▶ [What to work on]
Reproduce the data below verbatim from the line containing "Of the two objects, the" through its final line, and produce nothing more.

------------------------------------------------------------------------

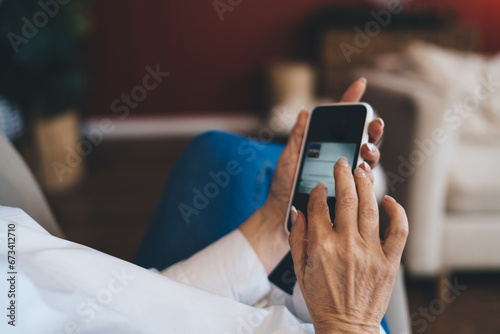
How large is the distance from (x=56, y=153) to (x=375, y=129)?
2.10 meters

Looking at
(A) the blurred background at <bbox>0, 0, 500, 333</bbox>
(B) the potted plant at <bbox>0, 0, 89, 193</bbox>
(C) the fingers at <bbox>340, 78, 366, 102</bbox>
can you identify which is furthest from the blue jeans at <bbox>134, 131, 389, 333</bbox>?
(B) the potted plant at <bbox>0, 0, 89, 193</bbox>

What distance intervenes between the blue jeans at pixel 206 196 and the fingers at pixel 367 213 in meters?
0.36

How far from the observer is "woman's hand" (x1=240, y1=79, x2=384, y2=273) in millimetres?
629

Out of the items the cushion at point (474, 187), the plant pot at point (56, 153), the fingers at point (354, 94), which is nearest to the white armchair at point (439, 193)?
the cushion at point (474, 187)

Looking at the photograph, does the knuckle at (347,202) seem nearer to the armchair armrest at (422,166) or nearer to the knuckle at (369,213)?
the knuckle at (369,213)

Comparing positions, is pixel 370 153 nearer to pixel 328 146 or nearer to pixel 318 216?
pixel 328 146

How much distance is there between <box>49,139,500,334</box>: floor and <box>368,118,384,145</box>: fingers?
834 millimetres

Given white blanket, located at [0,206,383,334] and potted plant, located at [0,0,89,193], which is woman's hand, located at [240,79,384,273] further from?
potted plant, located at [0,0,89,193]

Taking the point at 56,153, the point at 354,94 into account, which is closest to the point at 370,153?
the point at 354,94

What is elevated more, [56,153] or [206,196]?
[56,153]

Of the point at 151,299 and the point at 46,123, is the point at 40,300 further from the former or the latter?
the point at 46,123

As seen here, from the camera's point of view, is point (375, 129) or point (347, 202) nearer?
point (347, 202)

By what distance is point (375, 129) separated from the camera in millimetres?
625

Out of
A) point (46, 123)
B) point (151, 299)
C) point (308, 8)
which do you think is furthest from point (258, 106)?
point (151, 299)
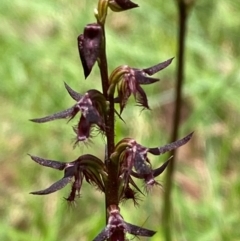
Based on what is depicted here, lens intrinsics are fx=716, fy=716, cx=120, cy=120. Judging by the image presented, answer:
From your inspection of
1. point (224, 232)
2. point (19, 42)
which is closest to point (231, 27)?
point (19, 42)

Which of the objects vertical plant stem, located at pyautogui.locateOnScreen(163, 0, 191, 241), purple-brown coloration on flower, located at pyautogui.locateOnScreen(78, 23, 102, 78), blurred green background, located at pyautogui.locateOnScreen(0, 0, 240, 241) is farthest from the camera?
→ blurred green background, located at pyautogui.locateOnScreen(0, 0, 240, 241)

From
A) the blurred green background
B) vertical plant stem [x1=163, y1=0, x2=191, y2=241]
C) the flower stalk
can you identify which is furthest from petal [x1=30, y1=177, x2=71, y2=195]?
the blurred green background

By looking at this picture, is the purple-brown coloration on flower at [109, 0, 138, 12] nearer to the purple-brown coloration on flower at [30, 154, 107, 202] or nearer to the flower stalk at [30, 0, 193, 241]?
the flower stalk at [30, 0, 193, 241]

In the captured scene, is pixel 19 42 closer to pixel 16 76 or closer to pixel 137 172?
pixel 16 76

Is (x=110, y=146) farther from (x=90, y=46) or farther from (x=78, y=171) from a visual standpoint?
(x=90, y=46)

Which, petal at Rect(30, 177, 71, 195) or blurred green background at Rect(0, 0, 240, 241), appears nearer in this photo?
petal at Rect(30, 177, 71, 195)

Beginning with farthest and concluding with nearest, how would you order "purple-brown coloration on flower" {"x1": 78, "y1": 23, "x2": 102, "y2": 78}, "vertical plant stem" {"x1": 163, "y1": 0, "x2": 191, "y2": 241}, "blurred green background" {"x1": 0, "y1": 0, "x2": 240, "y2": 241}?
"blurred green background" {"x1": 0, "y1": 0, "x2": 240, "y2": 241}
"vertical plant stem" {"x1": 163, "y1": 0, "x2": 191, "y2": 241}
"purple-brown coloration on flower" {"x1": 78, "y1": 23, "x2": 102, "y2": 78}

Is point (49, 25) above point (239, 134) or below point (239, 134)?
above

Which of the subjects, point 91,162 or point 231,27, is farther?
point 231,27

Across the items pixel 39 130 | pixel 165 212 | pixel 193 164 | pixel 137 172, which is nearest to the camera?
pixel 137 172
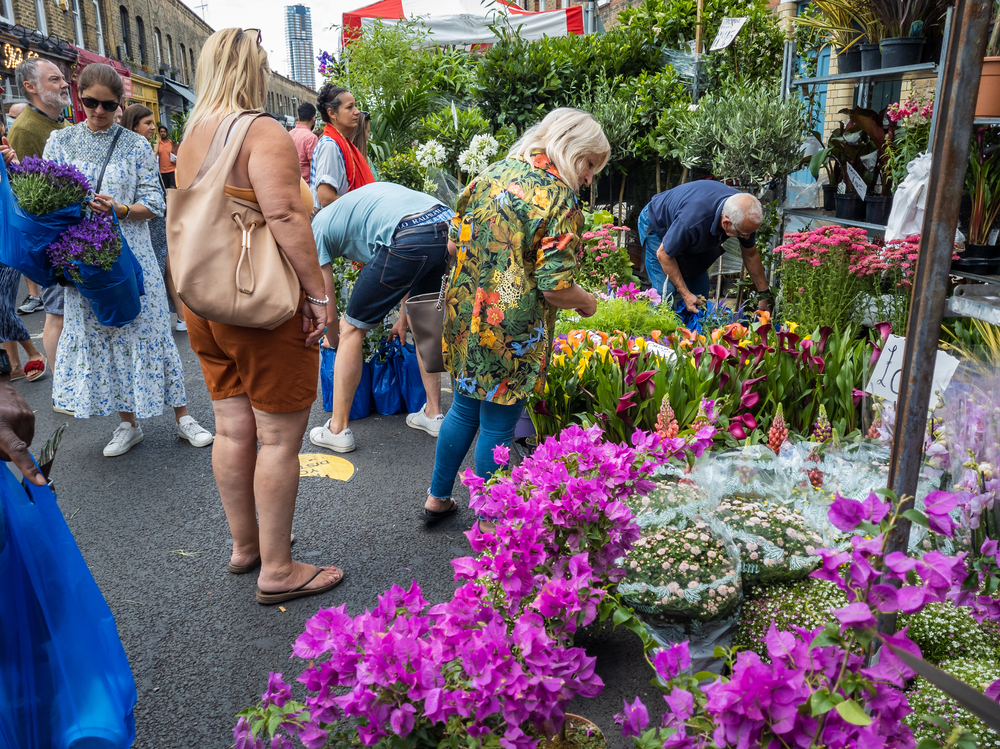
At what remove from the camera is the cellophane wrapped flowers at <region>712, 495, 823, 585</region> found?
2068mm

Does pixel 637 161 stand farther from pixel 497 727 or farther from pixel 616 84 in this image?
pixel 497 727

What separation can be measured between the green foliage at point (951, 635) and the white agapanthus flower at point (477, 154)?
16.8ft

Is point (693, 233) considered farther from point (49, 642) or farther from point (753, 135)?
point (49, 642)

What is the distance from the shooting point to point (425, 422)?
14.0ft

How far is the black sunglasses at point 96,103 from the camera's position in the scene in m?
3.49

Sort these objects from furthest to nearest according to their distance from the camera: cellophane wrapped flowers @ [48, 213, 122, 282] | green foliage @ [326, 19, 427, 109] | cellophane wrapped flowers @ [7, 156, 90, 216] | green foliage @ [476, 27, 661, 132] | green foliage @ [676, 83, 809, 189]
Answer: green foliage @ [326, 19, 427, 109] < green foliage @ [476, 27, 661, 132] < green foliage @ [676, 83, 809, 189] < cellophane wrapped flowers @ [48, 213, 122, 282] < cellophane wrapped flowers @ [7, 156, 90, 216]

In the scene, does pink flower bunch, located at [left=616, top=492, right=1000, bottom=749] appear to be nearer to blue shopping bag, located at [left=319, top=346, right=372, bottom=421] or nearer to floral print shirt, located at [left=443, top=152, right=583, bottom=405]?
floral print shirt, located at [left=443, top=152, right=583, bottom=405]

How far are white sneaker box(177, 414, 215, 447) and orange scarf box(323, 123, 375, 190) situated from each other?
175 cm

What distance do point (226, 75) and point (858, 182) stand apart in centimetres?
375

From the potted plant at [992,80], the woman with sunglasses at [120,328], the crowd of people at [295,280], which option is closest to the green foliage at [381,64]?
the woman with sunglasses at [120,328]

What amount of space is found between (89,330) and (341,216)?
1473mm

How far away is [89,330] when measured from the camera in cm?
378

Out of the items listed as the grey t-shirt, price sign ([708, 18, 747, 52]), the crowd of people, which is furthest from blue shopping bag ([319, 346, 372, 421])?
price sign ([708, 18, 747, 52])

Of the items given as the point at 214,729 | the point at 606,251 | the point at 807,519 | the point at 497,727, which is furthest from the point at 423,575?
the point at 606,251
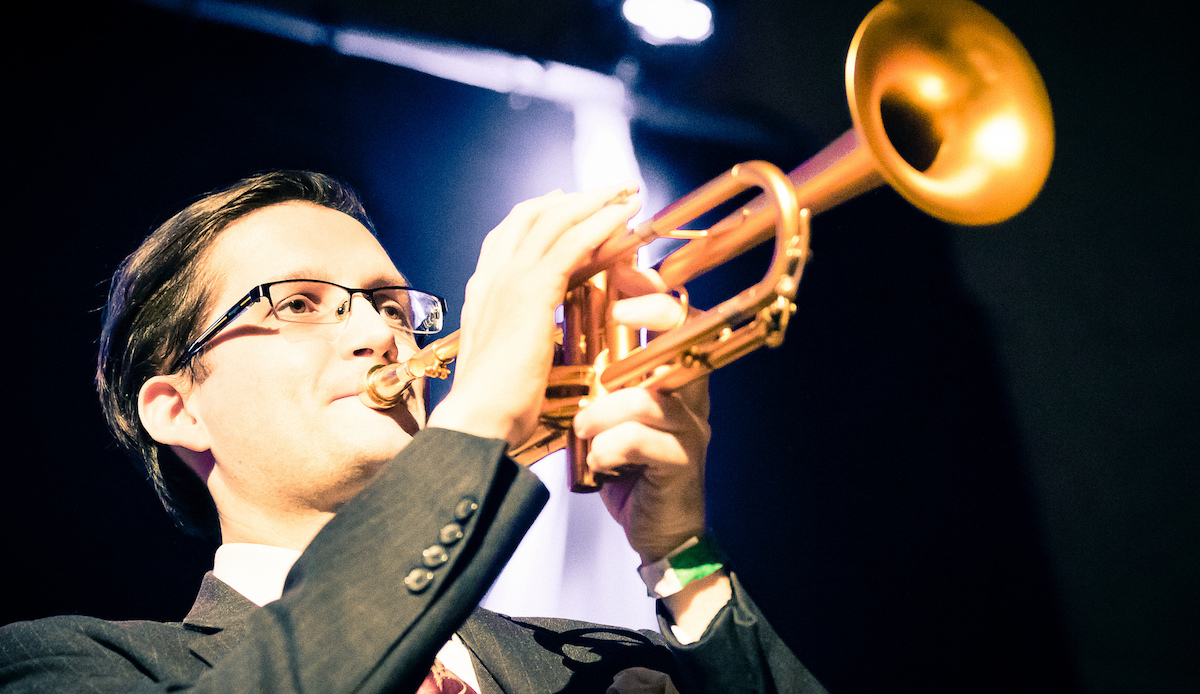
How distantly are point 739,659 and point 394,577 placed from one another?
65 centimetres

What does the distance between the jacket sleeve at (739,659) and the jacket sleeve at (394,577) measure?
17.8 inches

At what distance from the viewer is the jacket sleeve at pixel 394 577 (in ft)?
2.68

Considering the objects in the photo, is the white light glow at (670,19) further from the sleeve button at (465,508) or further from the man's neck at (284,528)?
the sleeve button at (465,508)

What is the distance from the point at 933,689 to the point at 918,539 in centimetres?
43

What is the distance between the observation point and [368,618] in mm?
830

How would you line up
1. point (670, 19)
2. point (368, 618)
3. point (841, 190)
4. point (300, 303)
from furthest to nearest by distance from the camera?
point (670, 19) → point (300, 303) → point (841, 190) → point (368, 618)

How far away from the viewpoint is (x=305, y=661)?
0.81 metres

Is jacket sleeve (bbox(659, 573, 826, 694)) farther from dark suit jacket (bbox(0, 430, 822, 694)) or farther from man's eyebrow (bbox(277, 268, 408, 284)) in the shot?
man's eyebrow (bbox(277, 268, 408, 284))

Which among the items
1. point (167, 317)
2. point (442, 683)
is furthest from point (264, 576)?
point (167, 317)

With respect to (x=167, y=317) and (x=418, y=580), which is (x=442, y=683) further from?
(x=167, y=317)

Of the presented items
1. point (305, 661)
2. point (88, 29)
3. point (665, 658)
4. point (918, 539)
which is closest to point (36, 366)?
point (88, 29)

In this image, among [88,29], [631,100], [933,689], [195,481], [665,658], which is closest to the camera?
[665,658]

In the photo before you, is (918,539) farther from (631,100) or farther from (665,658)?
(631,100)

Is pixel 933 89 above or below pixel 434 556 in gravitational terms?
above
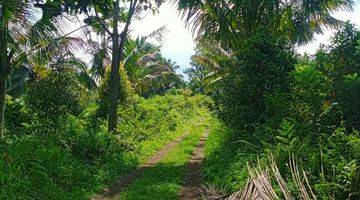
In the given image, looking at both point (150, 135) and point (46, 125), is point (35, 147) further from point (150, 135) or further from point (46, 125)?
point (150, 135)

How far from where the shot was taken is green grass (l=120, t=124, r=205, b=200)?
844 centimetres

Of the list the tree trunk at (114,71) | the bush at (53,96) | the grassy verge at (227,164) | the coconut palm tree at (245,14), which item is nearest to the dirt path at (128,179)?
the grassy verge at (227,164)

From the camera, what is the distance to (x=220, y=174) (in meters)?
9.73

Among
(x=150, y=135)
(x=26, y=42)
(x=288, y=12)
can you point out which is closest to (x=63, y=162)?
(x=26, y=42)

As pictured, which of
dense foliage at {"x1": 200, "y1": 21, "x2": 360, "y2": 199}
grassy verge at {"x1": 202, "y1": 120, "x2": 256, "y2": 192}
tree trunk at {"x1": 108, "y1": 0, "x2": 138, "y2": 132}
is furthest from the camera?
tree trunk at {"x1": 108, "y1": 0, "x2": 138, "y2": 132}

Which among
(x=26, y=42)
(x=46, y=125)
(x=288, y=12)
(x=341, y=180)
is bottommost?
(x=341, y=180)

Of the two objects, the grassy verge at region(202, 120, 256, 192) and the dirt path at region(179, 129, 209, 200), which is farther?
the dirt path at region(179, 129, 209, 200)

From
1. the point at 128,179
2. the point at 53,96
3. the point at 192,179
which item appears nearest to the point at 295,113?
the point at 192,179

------------------------------------------------------------------------

▶ [Reply to the task]
Of the two objects, the grassy verge at region(202, 120, 256, 192) and the dirt path at region(179, 129, 209, 200), which is farther?
the dirt path at region(179, 129, 209, 200)

From
1. the point at 128,179
2. the point at 53,96
3. the point at 192,179
which item appears nearest to the point at 295,113?
the point at 192,179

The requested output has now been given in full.